The most disturbing aspect of Ken Bates’ impact at Leeds United has been his effect on us, the fans. We’ve changed; or rather, he has changed us. The most fundamental way this change expresses itself is in the way that we express ourselves – it’s right there, in the way we talk about Leeds United. Ken Bates has stolen our narrative of ourselves; he has blunted our desire to write our own history, to give vocal form to what we want from Leeds United Football Club.

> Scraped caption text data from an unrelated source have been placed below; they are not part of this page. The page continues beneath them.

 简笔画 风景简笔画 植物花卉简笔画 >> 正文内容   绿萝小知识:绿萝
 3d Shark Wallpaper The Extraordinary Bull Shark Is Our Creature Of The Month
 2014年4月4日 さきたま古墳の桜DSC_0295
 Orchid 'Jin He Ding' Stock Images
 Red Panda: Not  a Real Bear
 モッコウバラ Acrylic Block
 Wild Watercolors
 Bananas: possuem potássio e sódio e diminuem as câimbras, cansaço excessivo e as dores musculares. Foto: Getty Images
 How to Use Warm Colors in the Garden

It’s not a surprising result, and certainly not an accidental one, given the time and emphasis put into Bates’ programme notes, and his weekly radio addresses, with edited highlights printed on the official site; long before his Leeds tenure, Bates programme notes at Oldham and Chelsea came to be seen as a bizarre sort of institution. Bates’ regular soapboxing is often dismissed as an airing for his ego, but there’s more to it than that. Even if you don’t share his opinions, or if you try to ignore his often ugly oratorial style, you can’t pretend they aren’t there. You pick up on words and phrases and tones, and you hear them from the fans around you; and the focus of conversation on a match day becomes less about whether Paynter is starting ahead of Somma, but whether the Norwegian Supporters Club should pay up for memberships and how the Pavilion is doing.
Languages change: they evolve, new words are formed, old ones become more prominent; people need different words to talk about things they haven’t spoken of before. And language has changed at Leeds United. In our attempts to understand what Ken Bates is doing at our football club, the language of football, of Leeds United, has been replaced by the language of Ken Bates. And the language of Ken Bates is not the language of a football fan, but of a property developer.
And so, when an offer is made for our goalkeeper, the focus of the fans is not on the Leeds United question of whether a sale will be good for our team, but on the Batesian question of whether it represents “good business sense.” Fans talk about the balance of a contract, on freeing up wages, whether £1m now is a fair price when the player can leave for free in a year; and not about whether the team will be improved. A football team at its core is eleven players, and yet rather than have a footballer in the number one shirt, it makes “good business sense,” it’s a “good deal going forward,” to have a million quid instead. It’s better to have the money than to have the player. That’s not football fans talking; that’s Ken Bates.
The acceptance of the Kasper Schmeichel sale – assuming it happens – is the acceptance that Leeds United are now a selling club. That’s the logical conclusion of the idea that a transfer before Schmeichel’s contract runs out is “good business sense.” It follows that every player at the club has a price related to the remaining length of their contract, that each one has a tipping point at which the sold sticker is slapped across them. We can find a better keeper than Schmeichel, sure, but can we find better players to replace Snodgrass and Gradel when it becomes “good business sense” to sell them? Leeds United fans never used to think like this, and that was not just because we were arrogant sods; it was before Ken Bates convinced us that “good business sense” is more important than football, that money is better for the club than players.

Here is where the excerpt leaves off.